Sure. The error message indicates that you are trying to convert a 'Period' object to a float, which is not possible. To resolve this issue, you need to convert the 'Period' object to a numeric value before using it in your sales forecast chart, you can convert the 'Period' object to a numeric value by accessing its 'value' attribute :
numeric_value = period.value
Make sure to check your code and ensure that you are applying the necessary conversion where needed.
Your voice is awsm
Thank you 😊
indeed... really smooth and you know how to explain it well. Congrats... just wish you could have a video showing how to predict the upcoming sales for the next 3 months.
Excellent tutorial! I have a couple of questions. In the graphs you presented, "Monthly Customer Sales" and "Monthly Customer Sales Difference," they appear to be identical. Shouldn't the second graph include the "Sales Difference" column instead of "Sales" on the y-axis? I apologize for the confusion, but I would greatly appreciate it if you could clarify this.
Hi, thank you so much for watching :) - Yes, and that was a mistake from my side
Nice sample, but if I need to make predictions to 01-2019, 02-2019 … What I need to change?
Hi, Bek! How could I predict for the next months using the same methodology?
Good question! That may trigger a future video to explain in details
@@BekBrace i need this too Sir
Thanks Bek! 🔥
Thanks a lot for the support ☺️
Hi , I have a dataset who's data - granularity is monthly and I receive data for multiple items and stores but only monthly ie 1st of each month. How can I accommodate the code accordingly and forecast shares?

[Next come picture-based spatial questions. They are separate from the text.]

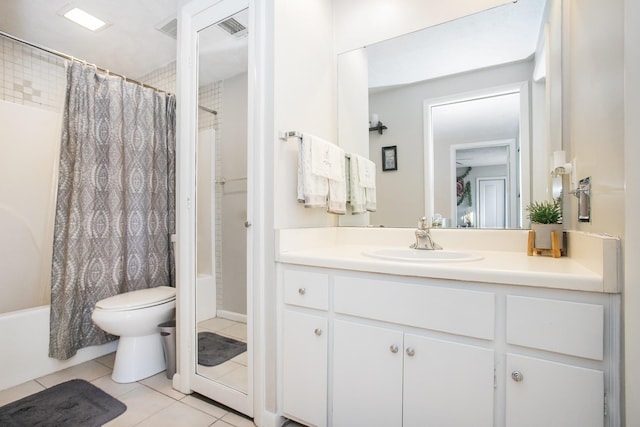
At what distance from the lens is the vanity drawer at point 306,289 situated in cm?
122

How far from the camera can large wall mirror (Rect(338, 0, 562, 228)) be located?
4.55 feet

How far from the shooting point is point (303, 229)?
1505mm

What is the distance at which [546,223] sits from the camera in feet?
3.98

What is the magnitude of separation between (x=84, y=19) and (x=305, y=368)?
2716 mm

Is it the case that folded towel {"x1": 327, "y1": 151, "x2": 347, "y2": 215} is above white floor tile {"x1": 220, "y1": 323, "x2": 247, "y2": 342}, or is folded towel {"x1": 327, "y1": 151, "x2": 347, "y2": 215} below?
above

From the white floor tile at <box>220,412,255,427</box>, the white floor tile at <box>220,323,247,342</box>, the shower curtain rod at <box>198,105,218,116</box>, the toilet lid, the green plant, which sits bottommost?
the white floor tile at <box>220,412,255,427</box>

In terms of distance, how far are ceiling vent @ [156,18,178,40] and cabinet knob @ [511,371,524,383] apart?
2.68 metres

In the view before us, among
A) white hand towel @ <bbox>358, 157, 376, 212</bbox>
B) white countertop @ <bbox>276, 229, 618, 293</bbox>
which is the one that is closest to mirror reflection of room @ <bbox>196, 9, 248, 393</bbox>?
white countertop @ <bbox>276, 229, 618, 293</bbox>

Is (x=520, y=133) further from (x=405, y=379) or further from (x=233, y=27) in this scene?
(x=233, y=27)

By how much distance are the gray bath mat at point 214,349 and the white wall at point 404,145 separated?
104 cm

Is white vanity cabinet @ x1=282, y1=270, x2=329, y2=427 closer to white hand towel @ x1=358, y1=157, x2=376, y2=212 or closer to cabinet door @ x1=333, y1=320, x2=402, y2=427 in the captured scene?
cabinet door @ x1=333, y1=320, x2=402, y2=427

hey, how did you do it , cause I have the same issue
I have a question about how to interpret the supervised data:
I'm following the code and getting the same data as you no errors, but I'm confused on how the supervised_data ended up with 47 rows. How do these rows represent the sales of each store number if we dropped the store number in the very start of the video????
I also have this same question
Please how come you are grouping by no longer using the sales store df but just monthly sales that got me confused and i suggest next time you allow the code to run so you can see what you are getting you just run it but dont see your resutlts if its what you want before moving to the next
Hi bek!how to future predict in this method?for example for next 3 or 6 months?
Depends
Hi there mate... did you find out how to do it?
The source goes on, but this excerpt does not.